DOCUMENT EXTRACT »
+ + + + + + +

Every month our chapter gathers for a community meeting, where our Religious Assistant (a Dominican sister) usually gives a Gospel reflection. Today, Sister was not able to attend the meeting, so I offered this reflection for our chapter. I share it with you all tonight: may we all strive to be athletes of God!
I come to gather nations of every language;
they shall come and see my glory…
…They shall bring all your brothers and sisters from all the nations
as an offering to the LORD,
on horses and in chariots, in carts, upon mules and dromedaries,
to Jerusalem, my holy mountain, says the LORD. – Is 66:18, 20
When I sat with the readings this week, I immediately started to picture these few verses from Isaiah, where we hear of the gathering of every nation and every language on earth in one large parade towards Jerusalem as none other than the opening ceremony of the Olympic Games. Over the past few weeks we who have been following the Games have seen Michael Phelps swim for his 23rd Gold Medal. Usain Bolt from Jamaica boasts a perfect 9 gold medals over three Olympic Games. Kenyans, Ethiopians, Japanese, Chinese, North Korean, South Korean, Brazilian, brown, black, white and every color in between—all of the best athletes from every nation, speaking every language, gathered in one place to challenge one another, test their skill and hopefully come out victorious. I love these fraternal gatherings because imperfect as they are, they give us a small glimpse of what Isaiah’s vision of that parade of nations could look like.
And this is the same imagery that carries over to the Gospel today, where Jesus says: “And people will come from the east and the west, and from the north and the south, and will recline at table in the kingdom of God.” (Lk 13:29)
These are beautiful images, which call us to remember that God does not want to exclude a single person from this invitation to Heaven. Through Christ, He opens the path to eternal life with Him not just for the Jewish people, but for the entire world. Yet the big question remains: If everyone receives this invitation, how are so many barred from entry at the door? It’s one thing to be invited: but how do you actually get in to the Master’s house? If it’s not enough to know the master, let alone eat and drink with him and listen to his teaching in the streets, what more must we do?

+ + + + + + +

OBJECTIVE »
Please answer these questions from the Gospel reflection:
(a) Who usually gives the Gospel reflection at the chapter's monthly meeting?
(b) How many gold medals over three Olympic Games does Usain Bolt have, according to the text?
(c) What chapter and verse of Luke is cited for the line about people coming from the east and the west?
The records that come next are separate material and have no connection to the Gospel reflection.

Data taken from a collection
+ + + + + + +

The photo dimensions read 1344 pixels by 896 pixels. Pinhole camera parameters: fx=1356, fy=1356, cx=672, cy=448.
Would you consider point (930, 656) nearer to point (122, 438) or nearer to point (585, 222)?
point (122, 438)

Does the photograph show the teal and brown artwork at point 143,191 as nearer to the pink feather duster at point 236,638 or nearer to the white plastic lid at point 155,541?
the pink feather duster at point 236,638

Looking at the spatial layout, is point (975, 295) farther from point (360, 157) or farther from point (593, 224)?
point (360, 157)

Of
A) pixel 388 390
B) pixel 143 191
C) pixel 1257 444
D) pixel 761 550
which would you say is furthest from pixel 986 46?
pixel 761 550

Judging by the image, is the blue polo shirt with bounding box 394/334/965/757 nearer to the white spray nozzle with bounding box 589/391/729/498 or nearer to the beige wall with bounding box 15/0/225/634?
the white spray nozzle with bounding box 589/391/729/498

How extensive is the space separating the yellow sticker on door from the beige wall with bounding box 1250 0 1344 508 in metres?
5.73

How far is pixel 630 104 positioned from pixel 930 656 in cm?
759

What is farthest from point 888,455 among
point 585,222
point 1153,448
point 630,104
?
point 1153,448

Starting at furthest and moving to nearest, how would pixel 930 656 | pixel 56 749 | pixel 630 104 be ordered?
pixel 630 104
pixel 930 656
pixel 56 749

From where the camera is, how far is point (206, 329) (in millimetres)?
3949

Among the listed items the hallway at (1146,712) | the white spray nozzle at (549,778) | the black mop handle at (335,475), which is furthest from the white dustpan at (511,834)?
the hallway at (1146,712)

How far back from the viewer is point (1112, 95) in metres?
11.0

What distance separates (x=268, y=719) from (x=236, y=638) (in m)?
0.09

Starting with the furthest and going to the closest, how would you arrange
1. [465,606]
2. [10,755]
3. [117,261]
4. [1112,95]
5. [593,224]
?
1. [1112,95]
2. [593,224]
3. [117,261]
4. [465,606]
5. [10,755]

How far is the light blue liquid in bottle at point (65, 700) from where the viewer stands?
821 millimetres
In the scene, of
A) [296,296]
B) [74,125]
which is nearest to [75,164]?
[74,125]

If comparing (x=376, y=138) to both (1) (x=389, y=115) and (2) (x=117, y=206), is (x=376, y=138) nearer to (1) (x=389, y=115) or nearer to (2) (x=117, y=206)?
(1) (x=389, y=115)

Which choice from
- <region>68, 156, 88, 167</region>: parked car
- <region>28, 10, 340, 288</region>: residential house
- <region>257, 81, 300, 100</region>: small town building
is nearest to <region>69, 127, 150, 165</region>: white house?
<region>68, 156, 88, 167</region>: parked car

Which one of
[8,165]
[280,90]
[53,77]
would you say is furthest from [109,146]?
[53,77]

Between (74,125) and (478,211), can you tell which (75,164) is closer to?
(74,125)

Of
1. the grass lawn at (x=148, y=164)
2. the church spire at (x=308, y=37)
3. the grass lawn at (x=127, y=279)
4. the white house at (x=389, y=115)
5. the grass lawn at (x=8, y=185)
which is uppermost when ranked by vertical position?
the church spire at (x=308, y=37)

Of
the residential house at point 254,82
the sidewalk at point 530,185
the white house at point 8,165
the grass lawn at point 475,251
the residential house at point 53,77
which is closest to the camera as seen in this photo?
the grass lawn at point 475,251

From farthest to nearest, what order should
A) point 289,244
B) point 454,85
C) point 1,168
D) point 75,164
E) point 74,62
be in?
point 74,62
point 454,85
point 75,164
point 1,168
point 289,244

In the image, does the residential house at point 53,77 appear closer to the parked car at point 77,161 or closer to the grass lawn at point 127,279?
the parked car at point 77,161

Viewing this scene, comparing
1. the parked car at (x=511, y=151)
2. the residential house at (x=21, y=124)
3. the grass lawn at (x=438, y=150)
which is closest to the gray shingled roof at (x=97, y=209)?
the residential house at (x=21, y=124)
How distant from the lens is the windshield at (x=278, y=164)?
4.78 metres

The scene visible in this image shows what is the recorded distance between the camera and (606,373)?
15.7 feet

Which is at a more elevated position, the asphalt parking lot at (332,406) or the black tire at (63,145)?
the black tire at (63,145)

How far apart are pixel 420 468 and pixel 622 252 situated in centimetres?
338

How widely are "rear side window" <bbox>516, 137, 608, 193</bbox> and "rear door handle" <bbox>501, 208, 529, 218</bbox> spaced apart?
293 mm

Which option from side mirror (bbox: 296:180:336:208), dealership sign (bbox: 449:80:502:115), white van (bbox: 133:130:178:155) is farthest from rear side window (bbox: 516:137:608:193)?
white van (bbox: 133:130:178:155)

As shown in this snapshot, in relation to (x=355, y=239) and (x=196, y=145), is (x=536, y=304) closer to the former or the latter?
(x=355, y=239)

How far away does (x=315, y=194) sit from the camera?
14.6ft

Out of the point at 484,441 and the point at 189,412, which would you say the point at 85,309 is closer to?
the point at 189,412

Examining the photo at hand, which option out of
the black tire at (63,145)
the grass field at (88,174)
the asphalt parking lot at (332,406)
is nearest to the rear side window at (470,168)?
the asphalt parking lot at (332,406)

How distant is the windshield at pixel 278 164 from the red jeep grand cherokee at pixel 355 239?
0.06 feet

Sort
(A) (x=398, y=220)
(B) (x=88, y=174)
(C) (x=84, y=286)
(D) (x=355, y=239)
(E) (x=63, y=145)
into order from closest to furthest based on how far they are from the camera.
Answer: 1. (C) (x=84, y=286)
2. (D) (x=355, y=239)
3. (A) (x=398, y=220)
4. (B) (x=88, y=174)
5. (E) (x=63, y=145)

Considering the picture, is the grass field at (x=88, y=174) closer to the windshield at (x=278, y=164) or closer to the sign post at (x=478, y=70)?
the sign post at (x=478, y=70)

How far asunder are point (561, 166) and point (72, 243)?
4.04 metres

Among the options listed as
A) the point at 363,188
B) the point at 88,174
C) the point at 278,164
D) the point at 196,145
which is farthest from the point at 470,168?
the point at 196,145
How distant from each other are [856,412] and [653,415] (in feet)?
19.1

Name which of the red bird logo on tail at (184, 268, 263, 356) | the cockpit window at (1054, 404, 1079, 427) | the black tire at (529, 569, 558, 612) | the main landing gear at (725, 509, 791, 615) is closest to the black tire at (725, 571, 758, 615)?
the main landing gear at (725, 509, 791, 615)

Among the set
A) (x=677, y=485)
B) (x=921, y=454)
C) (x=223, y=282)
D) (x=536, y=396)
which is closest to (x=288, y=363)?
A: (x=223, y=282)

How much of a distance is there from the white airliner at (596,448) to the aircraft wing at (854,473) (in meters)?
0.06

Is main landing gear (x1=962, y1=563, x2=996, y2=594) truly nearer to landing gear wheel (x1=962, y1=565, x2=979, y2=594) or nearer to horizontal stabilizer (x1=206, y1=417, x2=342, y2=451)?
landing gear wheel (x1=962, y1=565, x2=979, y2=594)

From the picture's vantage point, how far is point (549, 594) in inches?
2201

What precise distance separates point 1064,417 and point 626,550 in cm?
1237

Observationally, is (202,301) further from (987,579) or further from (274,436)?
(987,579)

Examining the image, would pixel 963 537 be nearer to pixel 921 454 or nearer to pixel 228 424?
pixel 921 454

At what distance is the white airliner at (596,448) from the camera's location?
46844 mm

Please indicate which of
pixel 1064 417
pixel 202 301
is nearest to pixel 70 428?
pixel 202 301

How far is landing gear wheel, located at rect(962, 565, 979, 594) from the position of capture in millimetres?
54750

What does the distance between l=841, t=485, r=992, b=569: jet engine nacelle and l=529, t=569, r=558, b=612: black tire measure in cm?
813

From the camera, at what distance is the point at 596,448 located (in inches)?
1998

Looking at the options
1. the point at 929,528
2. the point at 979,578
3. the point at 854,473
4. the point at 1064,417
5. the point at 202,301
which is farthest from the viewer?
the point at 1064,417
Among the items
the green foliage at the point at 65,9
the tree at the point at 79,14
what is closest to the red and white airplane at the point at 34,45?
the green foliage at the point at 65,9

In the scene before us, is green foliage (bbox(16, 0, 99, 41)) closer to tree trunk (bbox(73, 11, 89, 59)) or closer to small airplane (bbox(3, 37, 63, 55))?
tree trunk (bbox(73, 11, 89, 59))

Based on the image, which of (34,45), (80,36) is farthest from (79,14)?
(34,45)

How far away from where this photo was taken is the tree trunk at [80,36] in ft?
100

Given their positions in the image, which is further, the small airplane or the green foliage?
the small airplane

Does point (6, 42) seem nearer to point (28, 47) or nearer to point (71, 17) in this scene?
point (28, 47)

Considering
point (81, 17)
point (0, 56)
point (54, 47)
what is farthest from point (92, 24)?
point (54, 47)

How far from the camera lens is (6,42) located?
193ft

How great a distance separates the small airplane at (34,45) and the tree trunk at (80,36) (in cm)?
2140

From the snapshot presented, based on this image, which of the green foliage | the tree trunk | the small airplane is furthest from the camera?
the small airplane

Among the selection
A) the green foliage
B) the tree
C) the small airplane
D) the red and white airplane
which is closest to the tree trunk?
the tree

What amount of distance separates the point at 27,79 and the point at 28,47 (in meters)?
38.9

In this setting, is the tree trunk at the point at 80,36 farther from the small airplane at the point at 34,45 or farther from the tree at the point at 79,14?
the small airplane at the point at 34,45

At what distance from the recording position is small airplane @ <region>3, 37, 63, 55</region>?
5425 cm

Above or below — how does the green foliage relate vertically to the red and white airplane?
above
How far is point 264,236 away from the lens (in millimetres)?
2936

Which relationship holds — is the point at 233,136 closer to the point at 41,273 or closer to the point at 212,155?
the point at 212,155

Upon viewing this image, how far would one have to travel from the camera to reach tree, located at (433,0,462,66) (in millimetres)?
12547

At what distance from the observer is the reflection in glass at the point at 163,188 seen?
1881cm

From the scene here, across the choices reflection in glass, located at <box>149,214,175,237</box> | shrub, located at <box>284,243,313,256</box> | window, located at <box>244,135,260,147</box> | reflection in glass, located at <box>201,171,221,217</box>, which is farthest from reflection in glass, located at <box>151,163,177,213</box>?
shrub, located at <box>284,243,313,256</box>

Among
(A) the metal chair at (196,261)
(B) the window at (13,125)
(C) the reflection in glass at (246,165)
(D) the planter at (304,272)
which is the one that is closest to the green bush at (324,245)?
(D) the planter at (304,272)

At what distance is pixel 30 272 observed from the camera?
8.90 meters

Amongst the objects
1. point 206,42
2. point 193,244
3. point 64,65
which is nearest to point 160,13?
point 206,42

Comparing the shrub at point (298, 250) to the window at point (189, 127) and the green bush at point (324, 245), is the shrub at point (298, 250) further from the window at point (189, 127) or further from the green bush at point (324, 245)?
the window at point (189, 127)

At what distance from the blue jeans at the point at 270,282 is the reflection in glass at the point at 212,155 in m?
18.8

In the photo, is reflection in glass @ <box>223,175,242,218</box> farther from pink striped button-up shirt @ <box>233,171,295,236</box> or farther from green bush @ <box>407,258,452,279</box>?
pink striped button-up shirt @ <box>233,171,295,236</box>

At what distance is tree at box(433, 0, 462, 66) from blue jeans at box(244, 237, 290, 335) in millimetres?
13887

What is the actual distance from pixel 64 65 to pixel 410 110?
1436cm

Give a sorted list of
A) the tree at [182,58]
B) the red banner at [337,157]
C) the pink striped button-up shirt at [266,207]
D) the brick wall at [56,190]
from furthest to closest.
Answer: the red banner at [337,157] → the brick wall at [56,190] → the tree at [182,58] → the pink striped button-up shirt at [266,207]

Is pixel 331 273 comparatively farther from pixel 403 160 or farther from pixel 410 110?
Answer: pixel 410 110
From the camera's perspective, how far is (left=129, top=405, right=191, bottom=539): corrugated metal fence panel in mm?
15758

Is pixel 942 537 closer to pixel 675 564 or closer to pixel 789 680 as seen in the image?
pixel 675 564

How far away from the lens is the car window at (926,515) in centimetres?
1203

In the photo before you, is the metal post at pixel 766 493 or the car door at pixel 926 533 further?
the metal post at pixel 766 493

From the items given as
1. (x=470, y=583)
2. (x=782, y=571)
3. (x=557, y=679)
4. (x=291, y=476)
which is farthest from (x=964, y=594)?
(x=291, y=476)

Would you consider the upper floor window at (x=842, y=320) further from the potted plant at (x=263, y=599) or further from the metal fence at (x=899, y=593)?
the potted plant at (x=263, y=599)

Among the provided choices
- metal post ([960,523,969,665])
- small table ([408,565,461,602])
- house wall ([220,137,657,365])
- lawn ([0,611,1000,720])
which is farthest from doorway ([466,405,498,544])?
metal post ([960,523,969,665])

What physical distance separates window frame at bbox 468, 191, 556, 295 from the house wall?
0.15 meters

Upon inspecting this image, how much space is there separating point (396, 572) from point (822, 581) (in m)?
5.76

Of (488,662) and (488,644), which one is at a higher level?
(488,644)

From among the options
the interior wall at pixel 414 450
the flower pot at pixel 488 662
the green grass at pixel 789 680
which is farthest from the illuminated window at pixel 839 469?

+ + + + + + +

EXERCISE SOLUTION »
(a) The chapter's Religious Assistant, a Dominican sister.
(b) Nine.
(c) Lk 13:29.